Au tour deux, vous allez jouer cet Esprit dévoué. Au tour trois, le Berger. Alors, où ce Dériveur interviendrait-il dans votre plan de jeu ?
Vous avez déjà une créature à deux manas que vous voulez jouer au tour deux. Vous avez un esprit que vous prévoyez jouer au tour trois. Si vous gardez le Dériveur, vous allez probablement le jouer au tour quatre — mais cela n’est pas très impressionnant.
D’un autre côté, si vous l’envoyez au fond de votre bibliothèque cela vous offre une autre chance de piocher un sort à quatre manas pour remplir votre courbe, un meilleur sort à trois manas, un sort d’anti-créature, ou même simplement des terrains pour pouvoir lancer votre Émissaire en temps et en heure.
Je mettrais le Dériveur au-dessous de ma bibliothèque.
Remarquez, si ce Dériveur landéen était une créature à quatre manas, je le garderais. À quatre manas, il complèterait bien votre courbe. Non, ce n’est bien sûr pas le terrain dont vous avez besoin pour atteindre votre sort à cinq manas ou pour lancer celui à quatre — mais vous avez de bonnes chances d’en trouver un et si c’est le cas, alors vous avez une courbe parfaite.
Réfléchir au déroulement de vos tours à venir peut très bien vous informer sur vos prochaines actions.
Apprenez à bien vous connaître (et si possible, votre adversaire)
Il y a toute une couche supplémentaire de contexte à prendre en compte : ce que représente votre deck !
Quand vous prenez cette décision, vous pouvez prendre l’entièreté de votre deck en considération. Cela est particulièrement pertinent en Construit ; vous cherchez la régularité et à jouer quatre exemplaires de la majorité de vos cartes. Vous avez une stratégie cohérente. Que voulez-vous piocher pour faire fonctionner cette main ?
Revenons à l’exemple Jetons vert-blanc du début de cet article. Votre main d’ouverture est : Village fortifié, Plaine, Forêt, Commandement de Dromoka, Archange Avacyn et Gideon, allié de Zendikar.
Le regard vous fait voir que la carte du dessus est la Vue de la canopée.
Que faites-vous ?
Eh bien, examinons votre deck. Vous avez huit cartes solides à deux manas que vous pourriez piocher, plus le Serment de Nissa et le Bond de l'évolution, ce qui vous donne au moins un jeu au tour deux (sans parler de la Protectrice de la tanière si vous voulez vraiment insister).
De plus, vous savez que votre deck contient 26 terrains. Il vous faudra un quatrième et cinquième terrain, mais vous avez de très bonnes chances d’en trouver plus.
Je me débarrasserais de la Vue. Vous pouvez piocher bien plus de sorts intéressants de début de partie, et vous devriez être capable de trouver des terrains.
Cela peut aller encore plus loin quand vous commencez à en savoir plus sur le deck de votre adversaire.

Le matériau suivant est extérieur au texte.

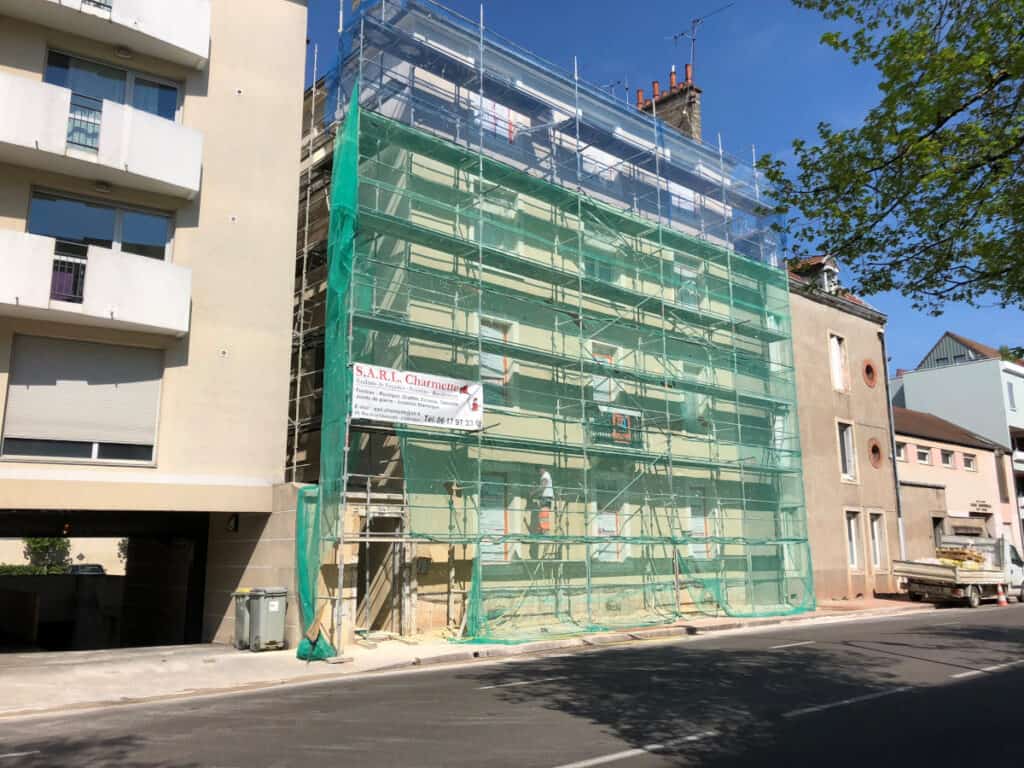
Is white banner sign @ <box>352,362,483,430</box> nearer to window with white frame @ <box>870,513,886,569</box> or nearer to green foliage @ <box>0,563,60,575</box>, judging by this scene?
window with white frame @ <box>870,513,886,569</box>

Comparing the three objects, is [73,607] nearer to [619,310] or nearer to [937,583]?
[619,310]

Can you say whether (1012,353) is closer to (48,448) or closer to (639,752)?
(639,752)

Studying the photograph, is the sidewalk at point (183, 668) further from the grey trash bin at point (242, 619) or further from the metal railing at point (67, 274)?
the metal railing at point (67, 274)

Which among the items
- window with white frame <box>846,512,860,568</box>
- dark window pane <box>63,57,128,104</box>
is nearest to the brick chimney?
window with white frame <box>846,512,860,568</box>

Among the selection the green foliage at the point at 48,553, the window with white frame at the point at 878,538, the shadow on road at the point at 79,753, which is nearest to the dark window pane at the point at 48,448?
the shadow on road at the point at 79,753

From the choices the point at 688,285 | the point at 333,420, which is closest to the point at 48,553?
the point at 333,420

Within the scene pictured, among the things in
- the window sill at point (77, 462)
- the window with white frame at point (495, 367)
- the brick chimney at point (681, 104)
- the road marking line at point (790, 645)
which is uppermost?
the brick chimney at point (681, 104)

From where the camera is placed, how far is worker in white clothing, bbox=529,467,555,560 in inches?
720

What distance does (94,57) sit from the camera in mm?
15258

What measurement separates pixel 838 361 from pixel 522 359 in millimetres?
15584

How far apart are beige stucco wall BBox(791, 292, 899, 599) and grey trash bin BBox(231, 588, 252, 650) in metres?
18.2

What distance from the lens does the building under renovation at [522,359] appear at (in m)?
16.3

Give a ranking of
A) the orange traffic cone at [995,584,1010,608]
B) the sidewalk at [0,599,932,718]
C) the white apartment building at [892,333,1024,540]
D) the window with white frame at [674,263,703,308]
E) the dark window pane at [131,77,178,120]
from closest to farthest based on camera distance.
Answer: the sidewalk at [0,599,932,718]
the dark window pane at [131,77,178,120]
the window with white frame at [674,263,703,308]
the orange traffic cone at [995,584,1010,608]
the white apartment building at [892,333,1024,540]

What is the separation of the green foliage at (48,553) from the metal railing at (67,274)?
36.3m
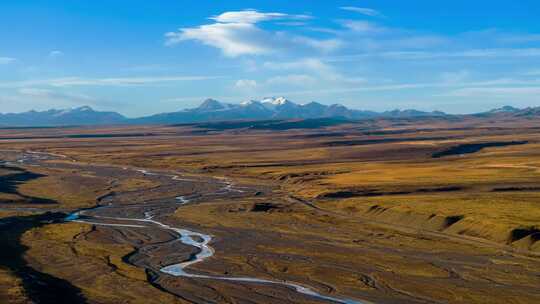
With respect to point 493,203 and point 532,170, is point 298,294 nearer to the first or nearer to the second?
point 493,203

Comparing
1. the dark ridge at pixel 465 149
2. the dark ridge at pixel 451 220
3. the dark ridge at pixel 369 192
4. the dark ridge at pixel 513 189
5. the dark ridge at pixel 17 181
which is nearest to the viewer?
the dark ridge at pixel 451 220

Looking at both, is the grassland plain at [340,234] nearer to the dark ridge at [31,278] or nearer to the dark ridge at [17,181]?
the dark ridge at [31,278]

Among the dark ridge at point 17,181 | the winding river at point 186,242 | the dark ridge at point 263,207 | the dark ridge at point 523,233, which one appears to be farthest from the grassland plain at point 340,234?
the winding river at point 186,242

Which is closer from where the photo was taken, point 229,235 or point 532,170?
point 229,235

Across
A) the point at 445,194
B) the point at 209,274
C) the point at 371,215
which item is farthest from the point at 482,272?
the point at 445,194

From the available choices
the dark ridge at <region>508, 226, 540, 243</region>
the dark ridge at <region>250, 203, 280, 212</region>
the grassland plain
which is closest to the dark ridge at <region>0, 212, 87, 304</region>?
the grassland plain

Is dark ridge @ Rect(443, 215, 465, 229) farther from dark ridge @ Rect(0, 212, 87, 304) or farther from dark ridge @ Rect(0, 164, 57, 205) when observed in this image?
dark ridge @ Rect(0, 164, 57, 205)
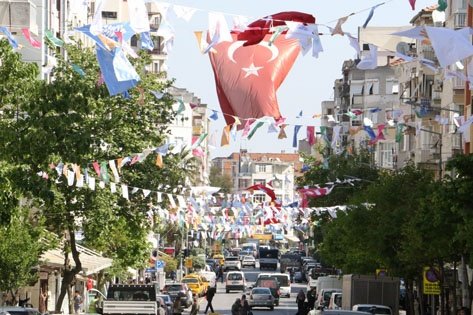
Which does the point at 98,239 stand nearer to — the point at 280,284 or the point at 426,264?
the point at 426,264

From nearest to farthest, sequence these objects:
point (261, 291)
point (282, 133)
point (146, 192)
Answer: point (282, 133), point (146, 192), point (261, 291)

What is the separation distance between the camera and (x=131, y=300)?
4891 cm

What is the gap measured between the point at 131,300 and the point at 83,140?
19030 mm

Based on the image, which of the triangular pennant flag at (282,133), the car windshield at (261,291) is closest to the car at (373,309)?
the triangular pennant flag at (282,133)

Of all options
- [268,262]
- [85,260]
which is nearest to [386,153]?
[268,262]

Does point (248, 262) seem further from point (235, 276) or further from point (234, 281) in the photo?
point (234, 281)

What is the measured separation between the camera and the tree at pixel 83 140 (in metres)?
30.5

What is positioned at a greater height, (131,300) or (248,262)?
(248,262)

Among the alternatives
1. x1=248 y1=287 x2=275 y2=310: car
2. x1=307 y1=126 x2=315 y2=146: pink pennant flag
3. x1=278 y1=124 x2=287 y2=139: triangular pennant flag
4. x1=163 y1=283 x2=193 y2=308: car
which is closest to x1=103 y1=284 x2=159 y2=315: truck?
x1=307 y1=126 x2=315 y2=146: pink pennant flag

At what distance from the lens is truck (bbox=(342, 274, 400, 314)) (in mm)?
56125

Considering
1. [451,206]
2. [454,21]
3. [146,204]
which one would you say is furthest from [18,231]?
[454,21]

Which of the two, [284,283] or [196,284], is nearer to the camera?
[196,284]

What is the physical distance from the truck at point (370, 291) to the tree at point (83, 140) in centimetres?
737

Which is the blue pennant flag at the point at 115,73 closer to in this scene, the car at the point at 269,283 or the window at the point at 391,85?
the car at the point at 269,283
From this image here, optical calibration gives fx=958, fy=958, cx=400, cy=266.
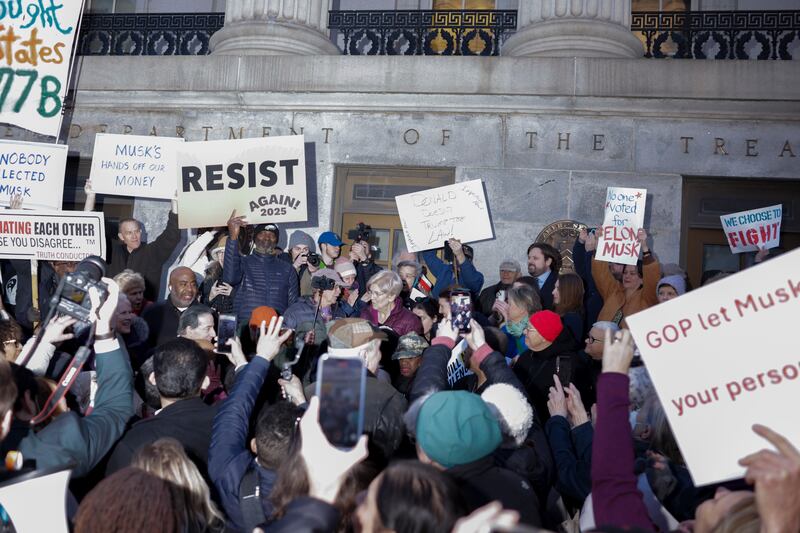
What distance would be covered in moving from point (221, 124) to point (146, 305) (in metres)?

Là, les choses deviennent nettement plus intéressantes.
Admettons que vous gardiez une main sans créatures et que vous voyiez le Bond de l'évolution sur le dessus de votre bibliothèque. En temps normal, vous vous en débarrasseriez probablement. Mais si vous savez par exemple que votre adversaire joue un deck Contrôle, alors vous allez absolument vouloir garder ce Bond sur le dessus : c’est une de vos cartes les plus puissantes dans cet appariement et cela vous fournit un outil supplémentaire.

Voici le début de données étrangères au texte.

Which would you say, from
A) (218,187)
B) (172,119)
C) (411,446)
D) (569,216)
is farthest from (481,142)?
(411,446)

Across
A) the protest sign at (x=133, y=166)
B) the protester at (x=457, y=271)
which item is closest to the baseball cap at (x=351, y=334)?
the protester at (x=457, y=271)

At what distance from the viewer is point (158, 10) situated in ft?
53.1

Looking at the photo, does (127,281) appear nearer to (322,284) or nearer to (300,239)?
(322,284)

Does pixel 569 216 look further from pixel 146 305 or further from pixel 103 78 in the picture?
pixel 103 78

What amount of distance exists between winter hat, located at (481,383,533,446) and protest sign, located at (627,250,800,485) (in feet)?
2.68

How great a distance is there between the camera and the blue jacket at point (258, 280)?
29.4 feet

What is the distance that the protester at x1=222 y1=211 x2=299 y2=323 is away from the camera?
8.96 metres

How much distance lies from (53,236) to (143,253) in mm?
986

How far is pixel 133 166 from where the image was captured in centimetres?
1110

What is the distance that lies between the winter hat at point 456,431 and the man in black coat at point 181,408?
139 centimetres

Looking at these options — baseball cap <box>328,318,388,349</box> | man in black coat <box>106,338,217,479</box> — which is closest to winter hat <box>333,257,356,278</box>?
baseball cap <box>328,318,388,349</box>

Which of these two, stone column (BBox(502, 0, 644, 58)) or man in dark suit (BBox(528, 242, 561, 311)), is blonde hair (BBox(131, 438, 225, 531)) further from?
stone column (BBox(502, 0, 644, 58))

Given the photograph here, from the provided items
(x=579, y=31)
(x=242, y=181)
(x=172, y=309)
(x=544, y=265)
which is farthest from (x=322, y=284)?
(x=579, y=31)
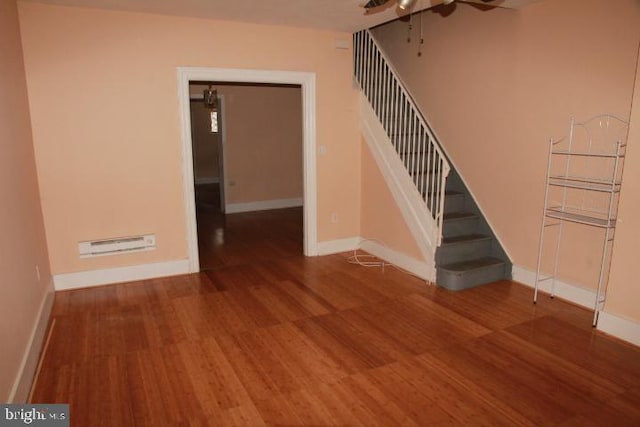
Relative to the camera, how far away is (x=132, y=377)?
271 cm

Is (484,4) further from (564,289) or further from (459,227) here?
(564,289)

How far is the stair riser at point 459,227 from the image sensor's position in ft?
14.7

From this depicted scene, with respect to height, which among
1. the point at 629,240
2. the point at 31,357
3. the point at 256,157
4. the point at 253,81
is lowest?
the point at 31,357

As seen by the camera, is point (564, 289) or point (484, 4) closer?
point (564, 289)

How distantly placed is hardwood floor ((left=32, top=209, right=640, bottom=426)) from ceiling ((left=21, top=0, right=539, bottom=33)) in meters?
2.58

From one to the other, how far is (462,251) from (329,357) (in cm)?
208

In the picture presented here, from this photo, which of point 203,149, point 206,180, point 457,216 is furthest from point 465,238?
point 203,149

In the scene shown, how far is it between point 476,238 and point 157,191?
3286mm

Cela n’a même pas besoin d’être aussi extrême au niveau des cartes individuelles. Si votre adversaire est agressif — que ce soit en Construit ou en Limité — vous allez probablement vouloir laisser vos créatures et sorts interactifs à bon marché sur le dessus de votre bibliothèque. S’il est plus lent, vous aurez le temps de lancer vos sorts plus onéreux. (Bien sûr, si vous jouez un deck agressif, vous allez peut-être vouloir rester au ras du sol de votre courbe pour prendre de l’avance en début de partie face à un deck plus lent !)
En réalité, tout est une extension des connaissances de vos appariements. Utilisez ce savoir dès maintenant avec sagesse.
Votre jeu
Alors, quelle serait ma décision dans la situation décrite au début de l’article ? Rappelez-vous, voici la main d’ouverture :
Et vous venez juste de voir un Archange Avacyn au-dessus de votre bibliothèque
Que faites-vous ?
Eh bien, passons tout en revue et appliquons certaines des différentes méthodes dont nous avons parlé aujourd’hui.

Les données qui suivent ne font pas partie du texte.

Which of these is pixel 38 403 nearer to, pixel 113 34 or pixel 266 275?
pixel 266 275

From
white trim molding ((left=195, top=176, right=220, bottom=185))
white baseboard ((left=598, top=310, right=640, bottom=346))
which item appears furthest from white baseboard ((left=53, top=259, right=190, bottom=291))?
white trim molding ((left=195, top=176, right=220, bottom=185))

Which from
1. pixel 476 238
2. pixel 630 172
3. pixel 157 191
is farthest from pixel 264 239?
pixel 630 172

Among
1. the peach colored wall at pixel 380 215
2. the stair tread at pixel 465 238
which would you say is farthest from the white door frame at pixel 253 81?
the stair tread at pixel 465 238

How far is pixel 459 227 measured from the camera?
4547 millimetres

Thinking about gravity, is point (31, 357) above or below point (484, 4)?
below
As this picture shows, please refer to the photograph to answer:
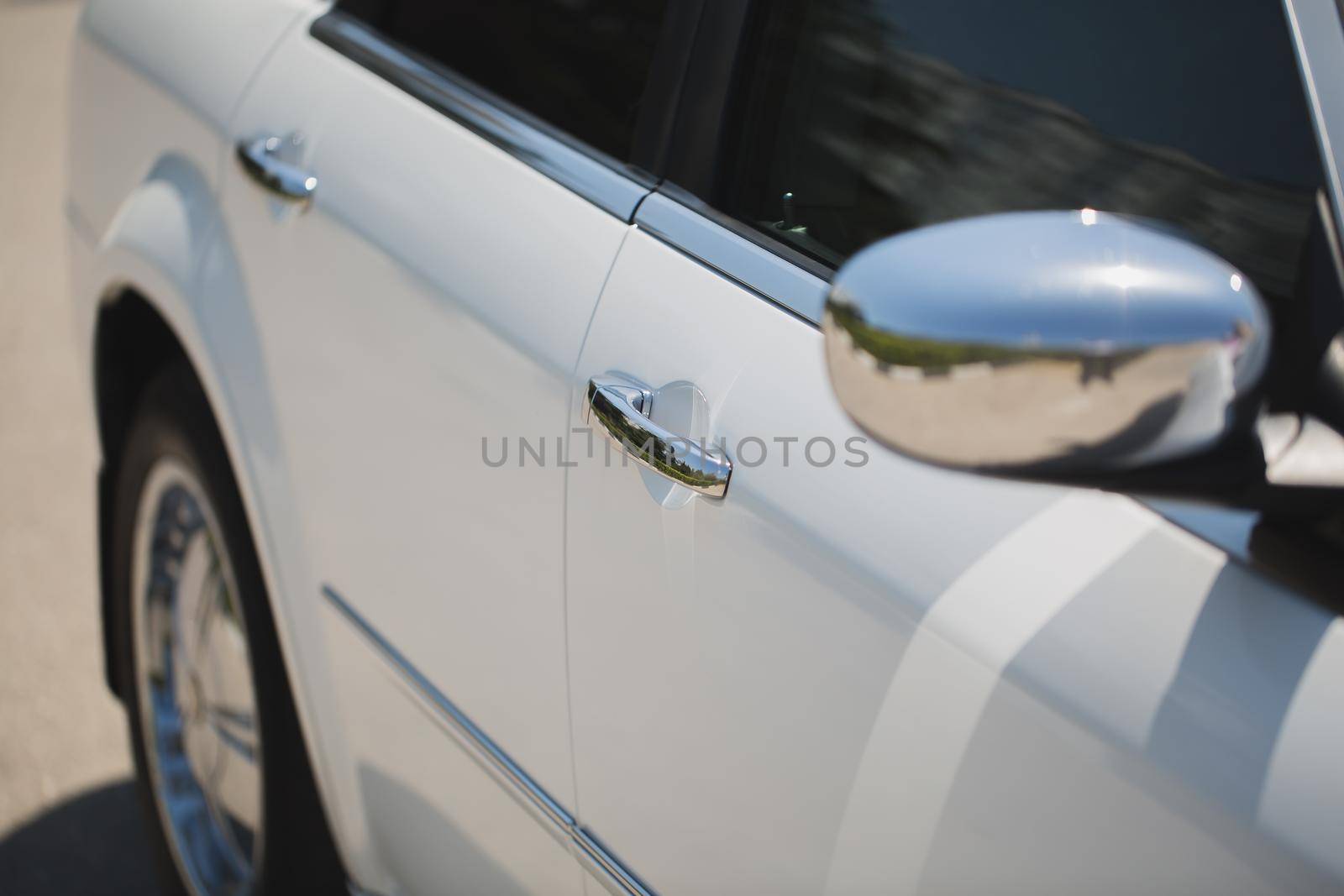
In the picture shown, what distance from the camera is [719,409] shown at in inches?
45.8

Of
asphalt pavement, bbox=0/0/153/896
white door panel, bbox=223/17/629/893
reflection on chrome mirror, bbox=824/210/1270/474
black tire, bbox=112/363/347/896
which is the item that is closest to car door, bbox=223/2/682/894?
white door panel, bbox=223/17/629/893

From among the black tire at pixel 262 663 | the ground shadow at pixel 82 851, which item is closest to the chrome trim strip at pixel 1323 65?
the black tire at pixel 262 663

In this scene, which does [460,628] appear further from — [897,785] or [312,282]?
[897,785]

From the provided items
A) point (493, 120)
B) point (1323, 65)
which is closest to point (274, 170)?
point (493, 120)

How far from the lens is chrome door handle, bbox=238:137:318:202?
5.54 feet

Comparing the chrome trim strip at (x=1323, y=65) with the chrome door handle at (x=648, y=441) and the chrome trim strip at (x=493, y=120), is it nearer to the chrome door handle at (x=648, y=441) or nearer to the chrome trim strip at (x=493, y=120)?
the chrome door handle at (x=648, y=441)

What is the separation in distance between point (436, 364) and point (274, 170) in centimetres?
46

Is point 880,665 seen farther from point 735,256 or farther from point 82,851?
point 82,851

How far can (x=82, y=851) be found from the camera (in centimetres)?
257

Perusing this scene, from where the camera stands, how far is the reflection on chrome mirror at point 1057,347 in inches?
26.1

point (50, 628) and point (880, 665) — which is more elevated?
point (880, 665)

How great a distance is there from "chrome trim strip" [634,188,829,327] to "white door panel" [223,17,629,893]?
61mm

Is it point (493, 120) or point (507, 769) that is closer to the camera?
point (507, 769)

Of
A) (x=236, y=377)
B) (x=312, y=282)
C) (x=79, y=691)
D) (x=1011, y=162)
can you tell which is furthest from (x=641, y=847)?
(x=79, y=691)
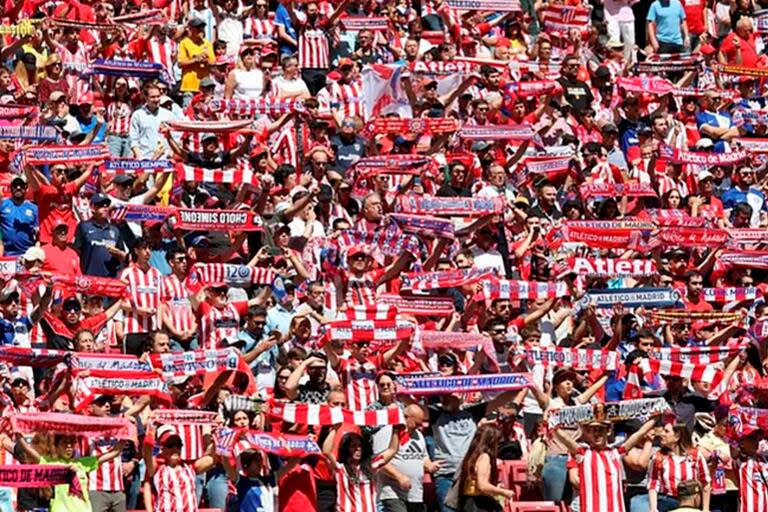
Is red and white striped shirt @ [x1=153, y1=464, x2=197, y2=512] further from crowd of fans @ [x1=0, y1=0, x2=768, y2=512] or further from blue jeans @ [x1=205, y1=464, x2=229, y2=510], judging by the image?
blue jeans @ [x1=205, y1=464, x2=229, y2=510]

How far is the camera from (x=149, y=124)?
25578 mm

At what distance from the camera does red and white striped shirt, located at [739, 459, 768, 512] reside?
20906mm

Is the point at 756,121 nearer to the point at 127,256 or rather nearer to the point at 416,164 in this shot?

Que possède cette main et que lui manque-t-il ?
Cette main contient une carte à deux manas et vous avez donc quelque chose à jouer en début de partie, ce qui est bien. Vous avez un sort que vous pouvez faire suivre si vous êtes face à un deck de créatures et qu’il vous faille absolument quelque chose à jouer — le Partisan sylvestre remportera la plupart des combats Commandement de Dromoka du départ et vous pouvez toujours sortir Gideon pour qu’il fasse son truc.
Il vous manque quand même quelque chose. Premièrement, il vous manque ce quatrième terrain. Avec 26 terrains dans votre deck, il y a de bonnes chances que vous puissiez le trouver d’ici le tour quatre, mais ce n’est certainement pas garanti. Deuxièmement, il vous manque une bonne suite à ce Partisan. Il vous serait possible de lancer le Commandement de Dromoka, mais ce n’est pas vraiment un jeu idéal pour le tour trois. Ici, une Nissa ou une autre carte à deux manas serait une bonne chose.
Considérant ma main, comment cette partie va-t-elle évoluer ?
En l’état actuel, vous allez jouer ce Partisan au tour deux, puis soit passer le tour trois, soit jouer le Commandement de Dromoka, selon le deck. Si vous piochez le terrain nécessaire pour Gideon, vous allez certainement le lancer. Cela laisse un trou pour faire autre chose avant Gideon.
Que sais-je sur mon propre deck et sur celui de mon adversaire ?
Jetons vert-blanc est à sa base un deck qui veut une présence en début de partie pour avoir du succès. S’il essaye d’assembler ses éléments trop tardivement, il peut rencontrer des problèmes. Plus vous pouvez assurer en début de partie, mieux vous allez pouvoir exploiter votre avantage avec ce Gideon.
Dans cette situation telle qu’elle est décrite, vous ne savez rien sur l’adversaire. S’il joue un miroir alors il y a beaucoup plus de chances que je veuille garder cette Avacyn. Mais sans informations supplémentaires, je ne compterais pas là-dessus.
Prenant tout ceci en compte, rien ne m’incite fortement à garder Avacyn ici. C’est une carte très puissante, sans aucun doute, mais vous jouez en Construit — votre deck regorge de cartes puissantes. Je peux imaginer des argumentations dans les deux sens, mais je préfèrerais fouiller pour pouvoir rapidement sortir mes cartes, et me donner une petite possibilité supplémentaire de tomber sur ce quatrième terrain.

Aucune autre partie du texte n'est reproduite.